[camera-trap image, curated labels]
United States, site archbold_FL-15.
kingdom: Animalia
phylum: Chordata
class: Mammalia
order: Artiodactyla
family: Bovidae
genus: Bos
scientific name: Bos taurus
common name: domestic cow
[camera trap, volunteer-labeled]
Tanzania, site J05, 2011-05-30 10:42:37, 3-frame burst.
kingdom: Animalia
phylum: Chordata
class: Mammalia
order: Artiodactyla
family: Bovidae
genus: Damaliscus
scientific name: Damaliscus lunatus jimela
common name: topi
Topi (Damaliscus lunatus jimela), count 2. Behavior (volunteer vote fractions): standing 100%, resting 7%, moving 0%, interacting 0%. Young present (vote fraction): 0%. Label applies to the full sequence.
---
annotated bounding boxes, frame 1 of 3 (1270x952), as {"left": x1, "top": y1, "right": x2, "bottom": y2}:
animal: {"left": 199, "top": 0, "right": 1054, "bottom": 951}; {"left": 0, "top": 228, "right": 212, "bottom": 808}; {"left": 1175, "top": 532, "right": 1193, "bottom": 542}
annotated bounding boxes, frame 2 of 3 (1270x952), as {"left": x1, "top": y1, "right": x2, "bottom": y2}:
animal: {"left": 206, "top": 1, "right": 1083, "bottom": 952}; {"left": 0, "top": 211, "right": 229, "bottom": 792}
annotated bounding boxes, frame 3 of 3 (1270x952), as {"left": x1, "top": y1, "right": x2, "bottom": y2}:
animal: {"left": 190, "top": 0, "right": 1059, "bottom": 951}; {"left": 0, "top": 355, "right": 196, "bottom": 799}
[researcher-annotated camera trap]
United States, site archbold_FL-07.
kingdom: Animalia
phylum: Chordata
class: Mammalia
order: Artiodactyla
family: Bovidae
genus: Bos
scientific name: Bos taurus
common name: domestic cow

TASK REQUIREMENTS: The entire set of entries, and nothing else, should be set down exactly.

TASK RESULT:
[camera-trap image, curated labels]
United States, site archbold_FL-15.
kingdom: Animalia
phylum: Chordata
class: Mammalia
order: Artiodactyla
family: Bovidae
genus: Bos
scientific name: Bos taurus
common name: domestic cow
[camera trap, volunteer-labeled]
Tanzania, site J05, 2011-05-30 10:42:37, 3-frame burst.
kingdom: Animalia
phylum: Chordata
class: Mammalia
order: Artiodactyla
family: Bovidae
genus: Damaliscus
scientific name: Damaliscus lunatus jimela
common name: topi
Topi (Damaliscus lunatus jimela), count 2. Behavior (volunteer vote fractions): standing 100%, resting 7%, moving 0%, interacting 0%. Young present (vote fraction): 0%. Label applies to the full sequence.
---
annotated bounding boxes, frame 1 of 3 (1270x952), as {"left": x1, "top": y1, "right": x2, "bottom": y2}:
animal: {"left": 199, "top": 0, "right": 1054, "bottom": 951}; {"left": 0, "top": 228, "right": 212, "bottom": 808}; {"left": 1175, "top": 532, "right": 1193, "bottom": 542}
annotated bounding boxes, frame 2 of 3 (1270x952), as {"left": x1, "top": y1, "right": x2, "bottom": y2}:
animal: {"left": 206, "top": 1, "right": 1083, "bottom": 952}; {"left": 0, "top": 211, "right": 229, "bottom": 792}
annotated bounding boxes, frame 3 of 3 (1270x952), as {"left": x1, "top": y1, "right": x2, "bottom": y2}:
animal: {"left": 190, "top": 0, "right": 1059, "bottom": 951}; {"left": 0, "top": 355, "right": 196, "bottom": 799}
[researcher-annotated camera trap]
United States, site archbold_FL-07.
kingdom: Animalia
phylum: Chordata
class: Mammalia
order: Artiodactyla
family: Bovidae
genus: Bos
scientific name: Bos taurus
common name: domestic cow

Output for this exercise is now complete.